Too many times, the policymakers of our state and county have focused on repairing the damage after it started by funding after-kindergarten programs to reverse the trajectory. Arguments for funding or support directed at early education feels too much like throwing a dollar into a beggar’s cap with no hope of a full recovery, only a brief reprieve.
The bleak underlying feeling is that the problem is too big to fix; it has gone on too long. There are too many systems built around babysitting children under five and starting the real education afterward to go back and start all over. But while everyone else was in that mindset, the early educators knew better.
They saw the power in educating the three-year-old child about emotional regulation, the reward in teaching the four-year-old the social skills to make the transition she needs to cross over when she hits the big leagues.
They have spent hours learning about STEM for infants, toddlers and preschoolers in a way that would link their kids into a new future, they have consulted with experts across the country in conferences, workshops, and night classes to increase their knowledge base in multiple academic areas.
They have sought out lengthy trainings and endorsements in trauma responses, gathered in groups to practice evidence-based practices in discipline, teaching, lesson planning, and classroom management. They have merged business degrees with a love and passion for children and gone back to school for early education degrees or certifications while running a business and raising a family.

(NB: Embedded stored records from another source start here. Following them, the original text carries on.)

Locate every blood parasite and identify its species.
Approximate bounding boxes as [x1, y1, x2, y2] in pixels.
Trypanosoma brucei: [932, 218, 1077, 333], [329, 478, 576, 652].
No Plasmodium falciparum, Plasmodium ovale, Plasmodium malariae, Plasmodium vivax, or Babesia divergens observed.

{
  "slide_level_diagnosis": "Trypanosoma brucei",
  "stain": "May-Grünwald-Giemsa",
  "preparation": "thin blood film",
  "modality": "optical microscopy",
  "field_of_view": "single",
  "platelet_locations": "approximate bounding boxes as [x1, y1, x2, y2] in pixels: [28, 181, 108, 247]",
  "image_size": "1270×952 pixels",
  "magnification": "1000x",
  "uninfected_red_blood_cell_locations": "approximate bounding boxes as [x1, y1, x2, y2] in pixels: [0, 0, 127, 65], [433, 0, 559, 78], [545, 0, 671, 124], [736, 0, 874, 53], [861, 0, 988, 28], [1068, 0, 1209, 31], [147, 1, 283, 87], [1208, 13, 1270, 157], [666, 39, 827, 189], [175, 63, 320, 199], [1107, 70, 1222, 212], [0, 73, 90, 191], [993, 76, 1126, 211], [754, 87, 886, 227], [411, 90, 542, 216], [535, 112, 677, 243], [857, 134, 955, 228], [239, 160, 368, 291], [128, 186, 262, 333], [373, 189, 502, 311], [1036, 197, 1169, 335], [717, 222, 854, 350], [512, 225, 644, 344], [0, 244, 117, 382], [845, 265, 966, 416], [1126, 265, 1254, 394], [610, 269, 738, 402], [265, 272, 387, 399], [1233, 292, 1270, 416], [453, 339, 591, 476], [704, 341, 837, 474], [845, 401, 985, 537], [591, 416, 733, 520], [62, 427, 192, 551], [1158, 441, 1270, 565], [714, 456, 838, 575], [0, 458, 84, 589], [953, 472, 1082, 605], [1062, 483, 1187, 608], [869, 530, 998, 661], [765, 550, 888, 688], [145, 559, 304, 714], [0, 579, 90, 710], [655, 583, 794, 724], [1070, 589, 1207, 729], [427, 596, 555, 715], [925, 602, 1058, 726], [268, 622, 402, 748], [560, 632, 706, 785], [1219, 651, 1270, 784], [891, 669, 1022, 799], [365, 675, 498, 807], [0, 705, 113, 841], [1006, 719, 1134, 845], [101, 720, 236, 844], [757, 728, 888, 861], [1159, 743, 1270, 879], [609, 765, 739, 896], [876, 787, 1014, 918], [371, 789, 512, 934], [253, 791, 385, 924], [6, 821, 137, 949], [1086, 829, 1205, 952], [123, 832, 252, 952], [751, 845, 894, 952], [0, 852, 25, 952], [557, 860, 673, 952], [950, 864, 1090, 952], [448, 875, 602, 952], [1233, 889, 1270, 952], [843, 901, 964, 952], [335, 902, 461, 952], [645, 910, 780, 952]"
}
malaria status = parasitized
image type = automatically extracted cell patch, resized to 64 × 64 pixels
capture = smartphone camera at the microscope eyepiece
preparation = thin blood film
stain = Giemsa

They have made hefty financial investments and spent hundreds of hours outside of the classroom to bring their centers and family childcare homes to higher levels of quality through national accreditations. They had gone to work when no one else could or would risk their health and their lives and their families to do what is in their heart to do; serve others.
They feel they are put on this earth to care for and educate young children. They have found ways to merge simple, loving, responsive, and nurturing care in their homes and centers with a commitment to educating the very young because they know one simple fact: early education counts. It counts BIG TIME, and they want others to know it too.
The PEEUA is the only newly-formed non-profit organization in Pinellas County created and developed with the single purpose of advocating for and supporting early childhood educators. The PEEUA strives to unify and strengthen educators of children ages birth to five to then strengthen and support the children and families they serve.
They have spent years talking about it, preparing their businesses for it, and doing it and doing it well. They get together every Thursday with the PEEUA Advisory Council and support group meeting to discuss the issues that matter most to them and strategize plans to address them. They are not waiting for others to take pity or notice and help them; they have learned to help themselves, and they are doing it together.
While the nation watches and waits for the work of congress and the president, the early educators of Pinellas County are working, planning, and growing strong together.